Bilateral, conforme consta acima, é a retificação que envolve o assentimento de terceiros. Há a parte requerente e terceiros que devem anuir, como condição sine qua non, para que a retificação seja deferida. Exemplo clássico de retificação administrativa bilateral é a retificação administrativa de área, que conquistou espaço respeitável com o advento de novas exigências relativas a imóveis rurais, como o geo-referenciamento.

O art. 213, II, e §§ 1 º a 10, da Lei nº. 6.015/73, trata da retificação acima aludida. Cabe ao interessado apresentar requerimento, perante o registro imobiliário competente, acompanhado de planta e memorial descritivo assinado por profissional habilitado pelo CREA, bem como pelos confrontantes do imóvel, juntamente com o respectivo título de propriedade. A indicação dos confrontantes anuentes é de responsabilidade do profissional técnico elaborador do mapa e do memorial descritivo.

Caso falte na documentação a assinatura de algum confrontante, o oficial deve notificá-lo para se manifestar. Havendo anuência, ou não havendo impugnação no prazo legal – hipótese em que se presume a anuência – a retificação é deferida e averbada na matrícula.
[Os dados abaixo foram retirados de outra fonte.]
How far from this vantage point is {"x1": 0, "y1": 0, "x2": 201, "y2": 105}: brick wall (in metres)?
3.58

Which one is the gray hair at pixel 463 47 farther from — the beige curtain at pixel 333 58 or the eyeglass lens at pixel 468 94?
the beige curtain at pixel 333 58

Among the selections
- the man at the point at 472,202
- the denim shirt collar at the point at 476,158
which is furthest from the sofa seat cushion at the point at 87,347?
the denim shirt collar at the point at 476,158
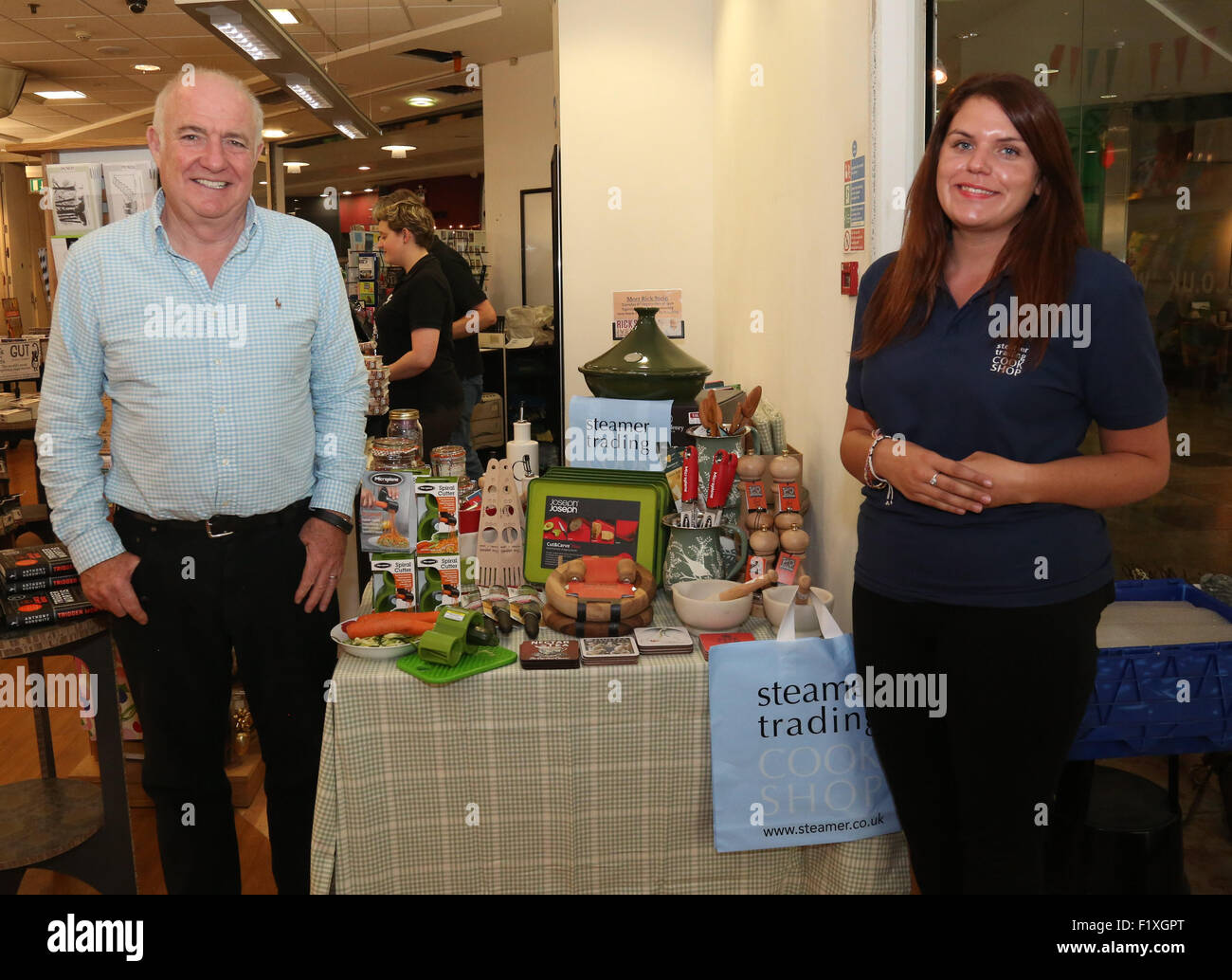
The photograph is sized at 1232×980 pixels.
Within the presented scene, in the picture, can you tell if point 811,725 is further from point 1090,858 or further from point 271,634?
point 271,634

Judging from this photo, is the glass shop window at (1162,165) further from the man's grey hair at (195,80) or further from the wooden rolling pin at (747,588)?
the man's grey hair at (195,80)

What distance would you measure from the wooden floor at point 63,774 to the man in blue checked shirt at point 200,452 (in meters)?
0.53

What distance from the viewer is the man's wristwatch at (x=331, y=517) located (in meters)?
2.11

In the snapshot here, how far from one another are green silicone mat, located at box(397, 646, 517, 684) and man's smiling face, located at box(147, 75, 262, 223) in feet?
3.08

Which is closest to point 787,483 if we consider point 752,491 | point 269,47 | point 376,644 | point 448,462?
point 752,491

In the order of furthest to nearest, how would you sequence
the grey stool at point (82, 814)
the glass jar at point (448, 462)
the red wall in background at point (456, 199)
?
the red wall in background at point (456, 199)
the glass jar at point (448, 462)
the grey stool at point (82, 814)

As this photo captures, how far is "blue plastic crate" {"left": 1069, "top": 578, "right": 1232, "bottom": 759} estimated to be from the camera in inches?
72.4

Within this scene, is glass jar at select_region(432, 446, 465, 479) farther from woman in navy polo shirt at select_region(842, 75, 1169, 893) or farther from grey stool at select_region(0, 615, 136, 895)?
woman in navy polo shirt at select_region(842, 75, 1169, 893)

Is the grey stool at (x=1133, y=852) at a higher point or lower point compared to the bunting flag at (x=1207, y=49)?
lower

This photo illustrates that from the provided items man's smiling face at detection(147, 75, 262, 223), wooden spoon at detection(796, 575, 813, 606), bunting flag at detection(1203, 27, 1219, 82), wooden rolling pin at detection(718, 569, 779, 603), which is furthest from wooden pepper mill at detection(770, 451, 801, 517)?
man's smiling face at detection(147, 75, 262, 223)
Havendo impugnação, sem composição amigável, cessa a via administrativa e o oficial remete o processo ao juiz competente, que pode ainda, se a controvérsia versar sobre direito de propriedade, remeter o interessado para as vias ordinárias.

 

 

 

 

 

 

 

 

 

 

 

 

 

3. Conclusão

 

Constituiu o objeto de estudo deste trabalho a análise das diversas formas de retificação existentes no ordenamento jurídico pátrio, concluindo-se que cada uma tem a sua específica função. A expansão da retificação administrativa, pós Lei nº. 10.931/04, representou um verdadeiro avanço no registro imobiliário, por conferir celeridade e praticidade a processos antes longos e laboriosos na via judicial. A retificação judicial, ao contrário do que se poderia deduzir, não perdeu espaço com a ascensão da retificação administrativa, ou pelo menos não de forma significativa. Isto se verificou devido ao alto grau de segurança jurídica proporcionado pela retificação judicial, que tem como principal efeito a coisa julgada, ausente na retificação administrativa. Caberia, então, a reflexão sobre a situação do lugar comum em que a celeridade e a praticidade, exigidas pelo mundo moderno, podem coexistir com a segurança jurídica necessária à paz social.

 

 

 

 

REFERÊNCIAS BIBLIOGRÁFICAS

 

BALBINO FILHO, Nicolau. Registro de imóveis. 10. ed. São Paulo: Saraiva, 2004.

CENEVIVA, Walter. Lei dos notários e registradores comentada (Lei n. 8.935/94). 4. ed. São Paulo: Saraiva, 2002.

DIP, Ricardo. Registro de imóveis: (vários estudos). Porto Alegre: IRIB: Sergio Antonio Fabris Ed., 2005.

MELO JR., Regnoberto Marques de. Lei de registros públicos comentada. Rio de Janeiro: Freitas Bastos, 2003.